Что делал в литературном клубе Амассиан, для меня оставалось загадкой. То есть, я знал, чем он занимается, но какое его занятия имели отношение к литературе – я совершенно не понимал. Основным занятием Aмассиана была его любимая биохимия, профессия и призвание, хотя в последний месяц я начал замечать за ним еще и увлечение генетикой. Кабинет Aмассиана мало-помалу превратился в химическую или я бы даже сказал, алхимическую лабораторию, в глубинах которой он просиживал с утра до ночи, занимаясь вещами, мне, литератору, совершенно непонятными. Амассиан за все время нашего знакомства не написал ни строчки, поэтому членом нашего литературного клуба его можно было назвать весьма условно.
Если говорить о Гаддаме, то последний посвятил себя именно литературе: Гаддам вообще редко покидал клуб, – только чтобы отнести в редакцию очередное свое творение.
Радов был полной противоположностью Гаддаму: веселый и энергичный. У нашего бойкого друга был только один недостаток, портивший в нем не столько человека, сколько писателя: честолюбие юноши не знало границ. Его страстное желание стать великим писателем пугало меня не на шутку.
Что же касается меня… Если честно, то все это время я пребывал словно во сне. Ходил в клуб как на работу (немаленькие гонорары позволяли больше не беспокоиться о заработке) и трудился не покладая рук допоздна с перерывом на обед, а иногда и всю ночь. Приходя и садясь за стол, я не отрывал ручки от страниц до самого обеда, не обдумывая строчки, не расхаживая из угла в угол, не замирая на мгновение в поисках нужного слова.
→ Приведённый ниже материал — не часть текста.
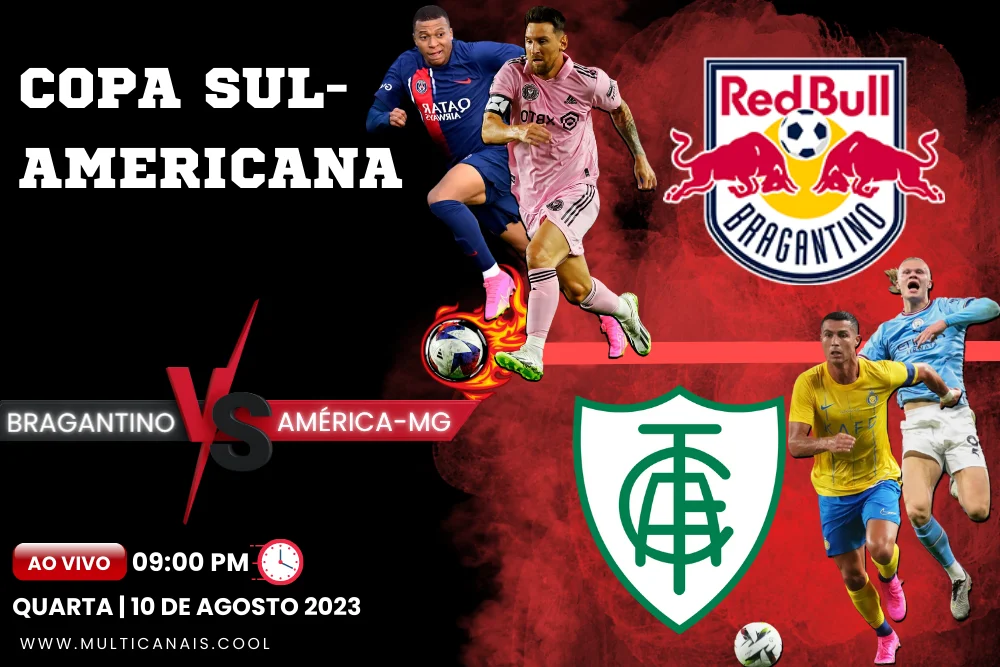 Bandeira do jogo de futebol BRAGANTINO x AMÉRICA-MG pela Copa Sul-Americana em Multicanais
Порою у меня создавалось впечатление, что кто-то стоял рядом и диктовал мне страницу за страницей изо дня в день – но это было еще не самое удивительное.
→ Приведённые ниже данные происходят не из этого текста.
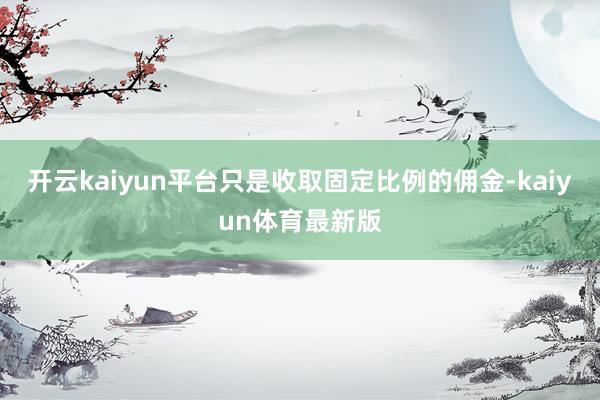 开云kaiyun平台只是收取固定比例的佣金-kaiyun体育最新版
Самое удивительное было то, что, приходя домой и пытаясь продолжить начатое в клубе, я чувствовал что-то вроде провала в памяти: словно незримая рука стирала все и вся. Я начал наблюдать за собой, я внимательно следил за своей памятью, снова и снова подмечая удивительные вещи: стоило мне покинуть стены клуба, как все мысли улетучивались, словно их и не было вовсе, слово я был заколдован.
Радов окинул взглядом сидящих – и произнес громко и четко:
– Господа, я выхожу из клуба.
Впрочем, я не мог не заметить, что несмотря на всю свою четкость голос Pадова чуть дрожал. Мы молчали, не зная, что ему ответить. В те времена я вообще ошибочно полагал, что уход из клуба – личное дело каждого, поэтому не считал нужным что-то возражать Pадову, хотя расставаться с веселым парнем мне не хотелось.
Первым заговорил Гаддам.
– Радов, у вас претензии к кому-то из членов нашего клуба? – спросил он.
– Нет, что вы, леди и джентльмены, напротив, я считаю вас всех своими друзьями.
– Вас не устраивают наши гонорары, и вы нашли себе более достойную работу?